Por que sou tão teimoso, irracional, tão impulsivo e louco? Penso, enquanto abro a gaveta e procuro algo, com pressa. Achei! 

Saio do quarto, olho ao redor e não há movimento. Todos estão bêbados, ou fodendo, e pouco se importam com o dormitório. Ninguém está vendo o que estou fazendo e espero que continue assim.

Bato na porta do quarto de Magnus. _ Abra a porta…_ ordeno, em tom baixo, para não chamar atenção do corredor.

Ouço sons lá dentro, mas ele não responde. _ Abra a porra da porta! _ ordeno, ainda baixo.

Sinto quando ele bate a mão na porta, puto comigo. _ Nem fodendo!
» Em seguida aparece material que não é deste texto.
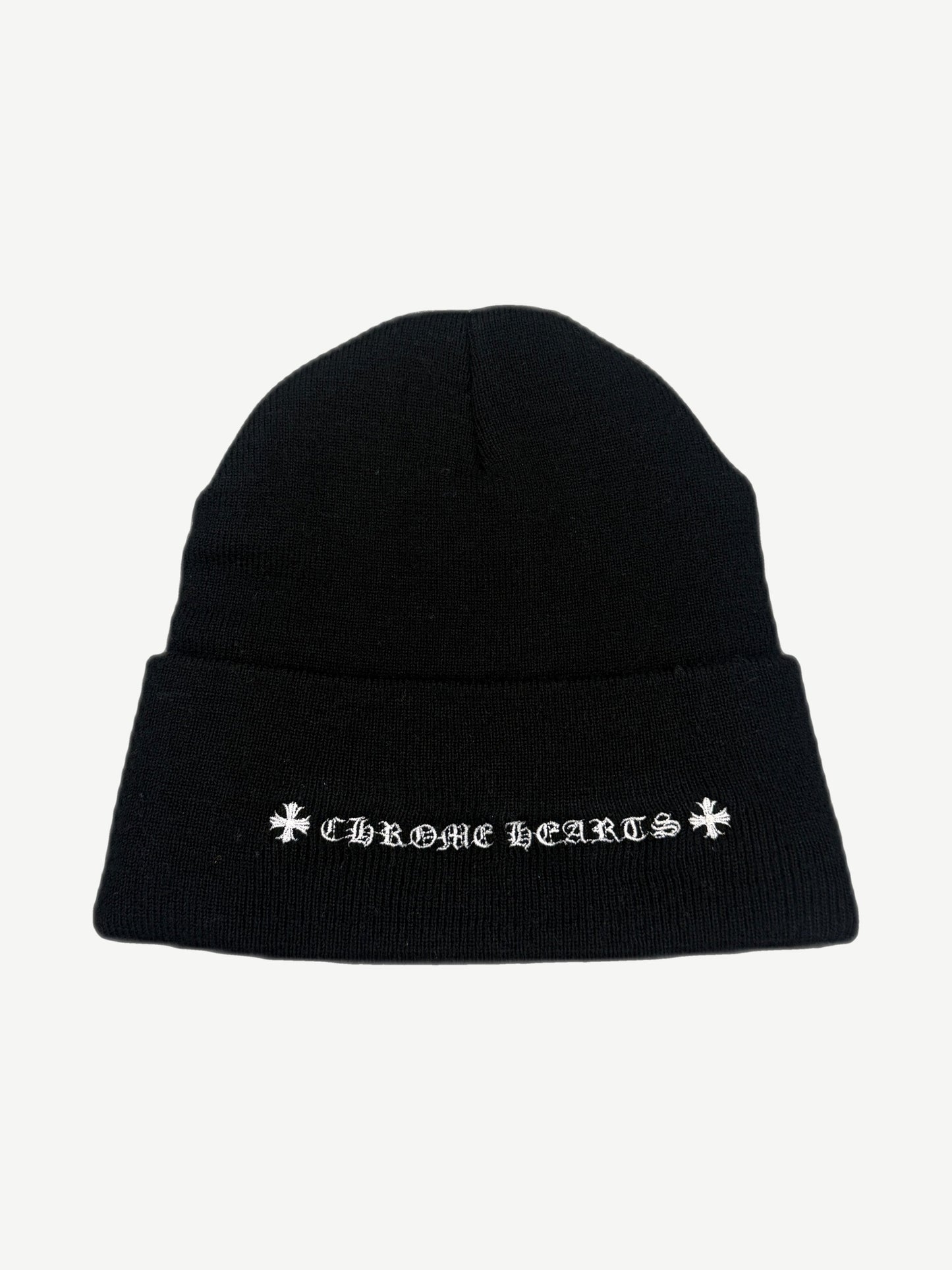 Chrome Hearts Matty Boy Lips Embroidered Beanie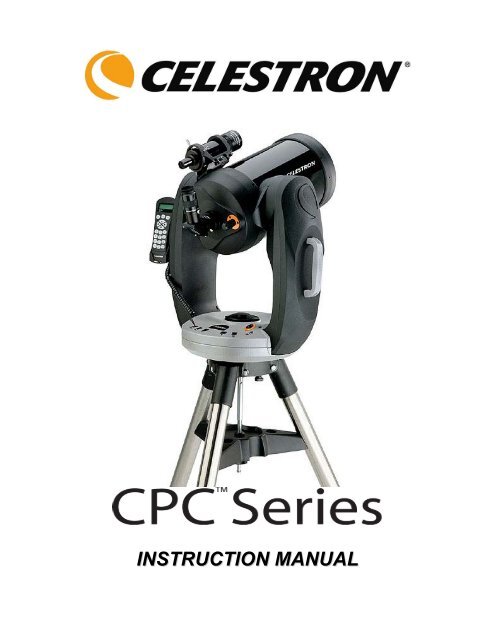 celestron gps manual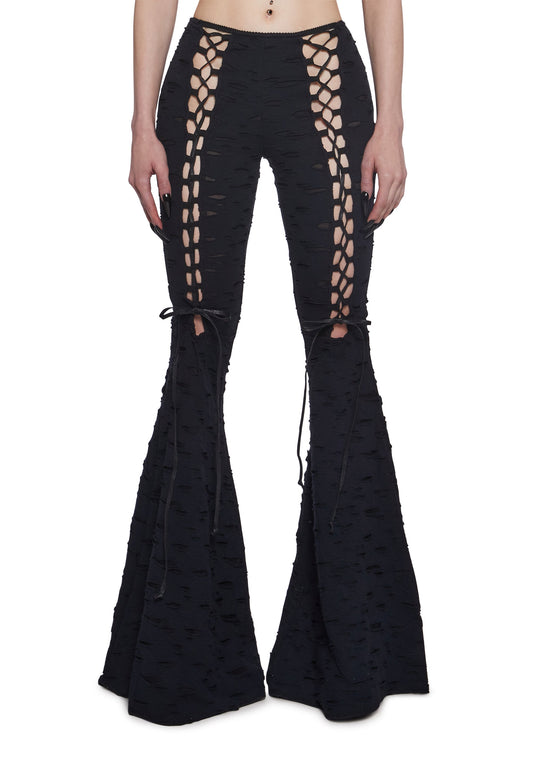 Beyond The Woods Flare Pants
Não quero ver você nunca mais na minha frente, seu escroto do caralho. Maldito o dia que conheci você, maldito o dia que pensei que… _ ele se cala. 

_ Abra a porta, Magnus… _ peço pela terceira e última vez. 
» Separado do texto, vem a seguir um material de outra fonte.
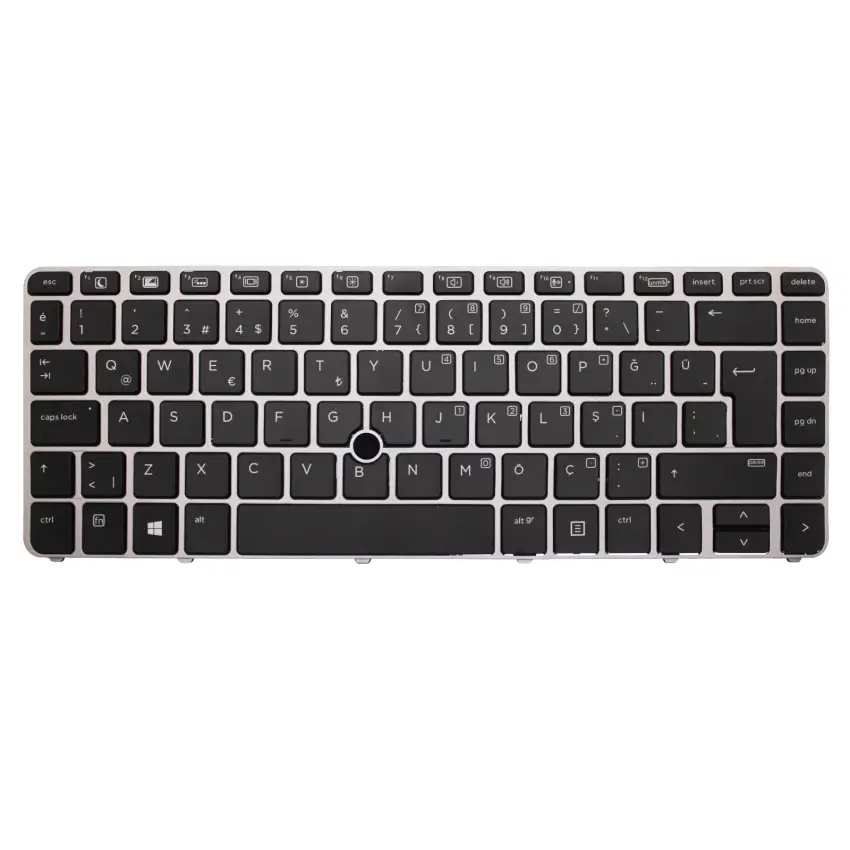 Hp EliteBook 840 G3 (Y3C06EA) Notebook Klavye Işıklı (Siyah TR)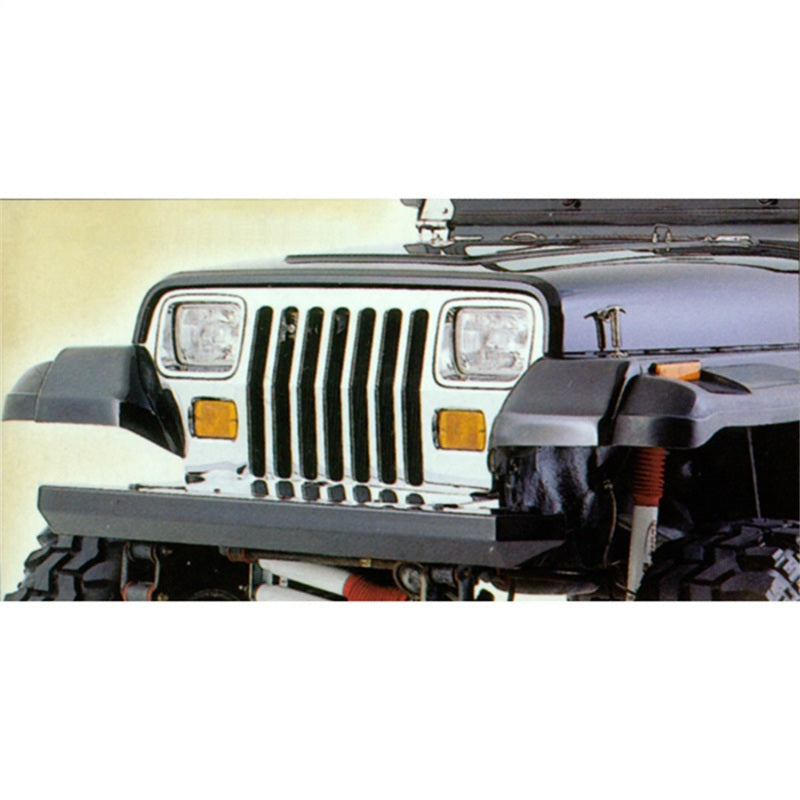 Rugged Ridge Rock Crawler Front Bumper 76-06 CJ and Jeep Wrangler
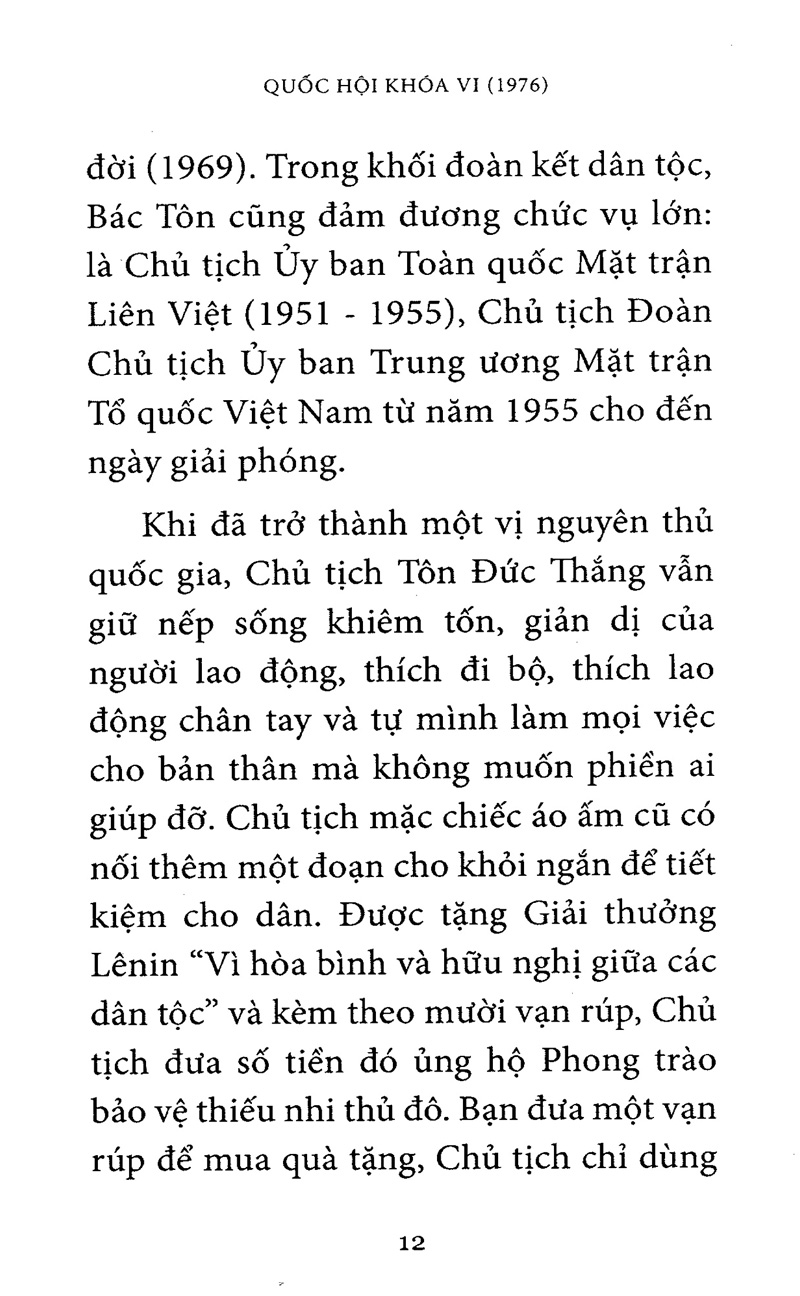 bộ quốc hội khóa 6 - chuyện về các đại biểu của dân (tập 6) - Ảnh 9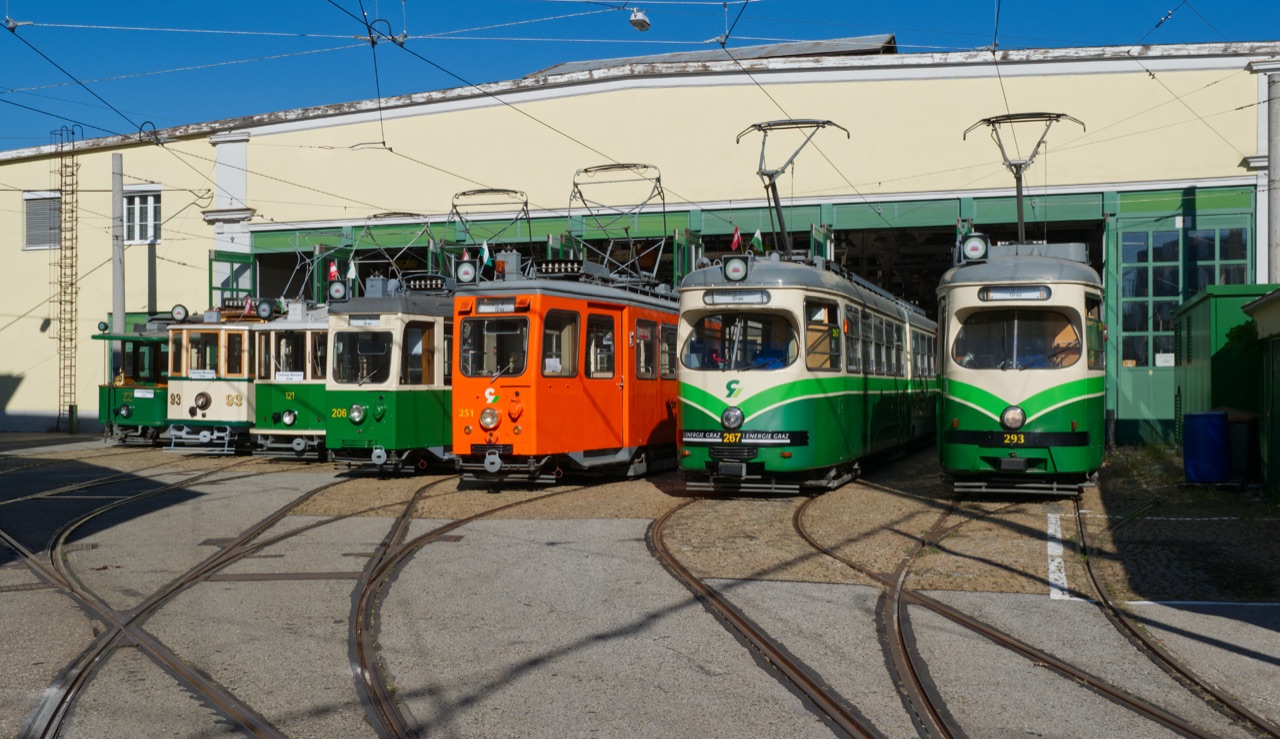 Tramway Museum Graz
_ Aqui você não entra! É o meu espaço pessoal e você não vai mais ocupá-lo _ ele rosna. 

Perco a paciência e uso minha chave. Eu tentei pelo jeito certo, mas já vi que comigo sempre vai ser pelo jeito errado. 

A porta abre e um Magnus surpreso está na minha frente. Entro e bato a porta atrás de mim, enlaço sua cintura, o puxando para o meu corpo, e o beijo, com toda a fúria que queima dentro de mim.

Seus braços estão soltos ao lado do corpo, minha mão o segura com firmeza, a outra busca seus cabelos, em uma carícia leve. Eu quis beijá-lo todos os minutos, desde que voltamos. Sinto que estou enlouquecendo com esse desejo crescente. Estou enfeitiçado, irremediavelmente perdido por ele…

Nosso beijo é duro, faminto, uma luta pelo poder, eu o quero e está claro que ele também me quer, quando corresponde, desde o começo, com a mesma necessidade. Seus braços sobem para o meu pescoço, me abraçando, e eu relaxo, sabendo que ele é meu, nunca deixou de ser. 

Então o solto, de súbito, e levo as mãos à boca. _ Você mordeu a minha língua, seu maluco! _ quase grito, com uma careta. _ Quase arranca meu piercing _ reclamo. 

Ele ergue uma sobrancelha e posso ver satisfação em seu olhar. _ Isso é o que acontece com quem me força a fazer o que eu não quero! _ rosna. _ Como entrou aqui? _ suas mãos estão na cintura. 

Consigo sentir o gosto de sangue na minha boca. Não dou importância a ele e vou ao espelho de corpo inteiro que há no lugar, boto a língua para fora e vejo o machucado. _ Seu doente! _ bufo, sentindo minha língua dolorida.